On December 1, 2013, I was finally able to select a Blue Cross Blue Shield plan in Illinois through healthcare.gov. It was such a relief to finally be able to get medical care without sky-high out-of-pocket expenses.

But BCBSIL messed up my application processing. First, they cancelled my medical insurance when my dental application came in and had to reinstate the coverage (thankfully, still effective January 1). Second, they invoiced incorrectly, showing I only paid through January, so providers were blocked from the preapproval system. I couldn't even get my prescriptions covered despite having fully paid my premiums.

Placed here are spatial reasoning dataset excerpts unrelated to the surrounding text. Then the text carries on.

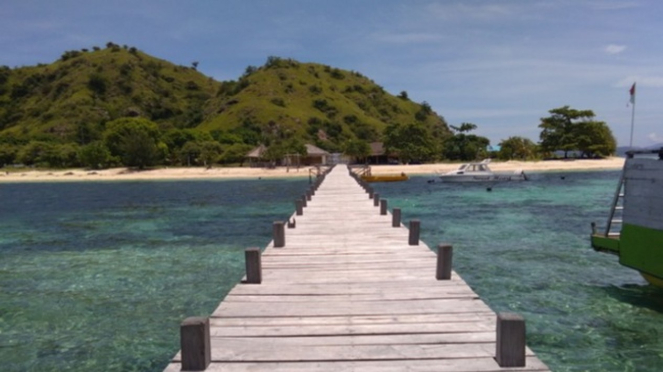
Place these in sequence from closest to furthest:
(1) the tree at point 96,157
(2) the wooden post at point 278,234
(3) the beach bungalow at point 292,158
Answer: (2) the wooden post at point 278,234 < (1) the tree at point 96,157 < (3) the beach bungalow at point 292,158

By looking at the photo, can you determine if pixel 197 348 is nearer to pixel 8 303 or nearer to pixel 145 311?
pixel 145 311

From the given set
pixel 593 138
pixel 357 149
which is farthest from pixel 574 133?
pixel 357 149

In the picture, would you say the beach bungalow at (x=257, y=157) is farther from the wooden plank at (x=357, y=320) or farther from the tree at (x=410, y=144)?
the wooden plank at (x=357, y=320)

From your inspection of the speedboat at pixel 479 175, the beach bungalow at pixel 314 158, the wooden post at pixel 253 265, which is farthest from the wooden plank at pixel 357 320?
the beach bungalow at pixel 314 158

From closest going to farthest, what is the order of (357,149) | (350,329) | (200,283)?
(350,329) < (200,283) < (357,149)

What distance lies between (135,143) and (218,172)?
61.1 ft

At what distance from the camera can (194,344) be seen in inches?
195

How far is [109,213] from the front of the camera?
35.0 meters

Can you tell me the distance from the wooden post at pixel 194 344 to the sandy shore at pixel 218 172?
72.7 meters

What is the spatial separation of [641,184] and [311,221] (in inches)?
393

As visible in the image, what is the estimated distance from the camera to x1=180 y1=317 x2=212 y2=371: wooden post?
493cm

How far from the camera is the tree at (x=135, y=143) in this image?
88.5 meters

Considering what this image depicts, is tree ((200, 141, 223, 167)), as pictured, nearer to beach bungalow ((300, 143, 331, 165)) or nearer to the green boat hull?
beach bungalow ((300, 143, 331, 165))

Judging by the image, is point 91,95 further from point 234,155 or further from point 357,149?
point 357,149
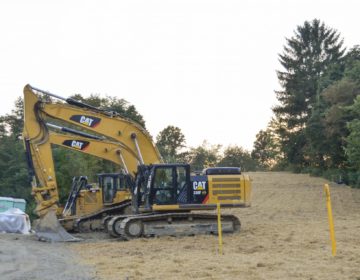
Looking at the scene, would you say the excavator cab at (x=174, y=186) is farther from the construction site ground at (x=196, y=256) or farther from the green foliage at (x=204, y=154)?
the green foliage at (x=204, y=154)

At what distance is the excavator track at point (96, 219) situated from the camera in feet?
70.2

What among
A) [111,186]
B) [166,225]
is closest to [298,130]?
[111,186]

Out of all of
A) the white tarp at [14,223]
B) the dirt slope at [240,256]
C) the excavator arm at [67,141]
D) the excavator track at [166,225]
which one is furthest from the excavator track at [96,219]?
the dirt slope at [240,256]

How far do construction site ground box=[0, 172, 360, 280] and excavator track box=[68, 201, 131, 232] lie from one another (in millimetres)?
891

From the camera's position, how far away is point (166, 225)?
59.9ft

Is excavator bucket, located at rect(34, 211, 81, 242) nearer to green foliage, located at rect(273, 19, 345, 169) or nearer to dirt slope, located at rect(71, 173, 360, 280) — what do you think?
dirt slope, located at rect(71, 173, 360, 280)

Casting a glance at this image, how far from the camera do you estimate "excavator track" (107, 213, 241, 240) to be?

After >20 hours (of my time) on the phone and nearly a month since BCBSIL first fully identified the problems, my providers still can't submit pre-approval requests, and I still have to pay out-of-pocket for prescriptions. I filed a complaint with the state insurance board but don't know how much that will accomplish or how long a resolution will take.

Re: Sleeve - BCBS in IL (and other states) does not require a supervised diet, so I expected fast approval for the sleeve. Originally I had hoped for February surgery. Then I hoped for March. Now it's looking like late April, which leaves me in a difficult position. This spring was a convenient time for surgery. I'm just writing my masters thesis and looking for work. If surgery comes too late, though, it could necessitate delaying regular work. It's beyond irritating.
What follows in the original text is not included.